Let’s take for example something which I’ve been working on for the past 18 months, developing a transaction cost analysis library in Python for currency markets. We are essentially trying to solve a data science problem, where we have as inputs our own trade data and market data. From those datasets we want to make inferences about the costs of our trades. The very simplest metric is slippage, calculating the difference between our executed price and the benchmark market price. So maybe we just need a simple Python script to do this? Obviously, some metrics can become more involved. However, this one looks mathematically simple. If our datasets are very small and nicely regular, it seems like an easy problem to solve. In practice, things can get complicated very quickly (as I learnt!) to solve what had originally been a very simple problem. These reasons include the fact that:
- tick data is very high frequency and irregularly spaced
- trade data is also irregularly spaced
- timestamps may not be unique
- slippage is not the only metric, we’ll want to calculate
- we are likely to have multiple ways to specify benchmark price (mid price, TWAP, VWAP, arrival price etc.)
- different users will want to access the TCA computation in different ways (maybe via a GUI, Excel, API etc.)
Suddenly, we need to think about how we store very large amounts of data. Furthermore, the volume of the market data, means that the whole process can become very slow, not only to calculate our metrics, but also loading the data. We need to think of ways to speed this stuff up, understanding ways we can cache data in memory and also ways of distributing the computation. Potentially, we need to think about ways of deploying our software to the cloud, if we want it to scale.

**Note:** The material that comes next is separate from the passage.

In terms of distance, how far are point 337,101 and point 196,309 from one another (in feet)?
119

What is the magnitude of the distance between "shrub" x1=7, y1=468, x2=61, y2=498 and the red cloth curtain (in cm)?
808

We also need our code to be flexible so we are not restricted to purely calculating slippage, it should be possible to easily add new metrics and benchmarks. How we present the data to users needs to be flexible, creating a web GUI is very different to the back end computation.
What was originally a data science problem has basically morphed into a problem that requires data engineering and careful software engineering to ensure our code is modular and easy to maintain (and no, CTRL-C and CTRL-V does not constitute code reuse). Engineering skills are very different from data science skills. At least in my TCA example, the engineering part of the project was extremely time consuming, probably more so than any of the data science bits.
So next time you try to solve a data science problem, always remember that ultimately the way to get a robust solution, which will also scale, will require significant time and effort in terms software engineering skills. Software engineering should not be reduced to a last minute consideration in data science, but should be an ever present part of the solution.